- _Task to complete_:
Update the records from their start through the line containing "2939 millimetres" by changing "lens" to "camera" and leaving everything else the same. Give only those lines.

- _Record excerpts_:
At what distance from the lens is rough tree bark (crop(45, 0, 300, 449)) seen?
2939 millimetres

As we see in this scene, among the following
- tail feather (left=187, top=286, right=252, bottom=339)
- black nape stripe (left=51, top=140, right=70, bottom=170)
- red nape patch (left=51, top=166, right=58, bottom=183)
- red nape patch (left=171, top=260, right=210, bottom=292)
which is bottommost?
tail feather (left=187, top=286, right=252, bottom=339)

- _Result of the exercise_:
At what distance from the camera is rough tree bark (crop(45, 0, 300, 449)) seen?
2939 millimetres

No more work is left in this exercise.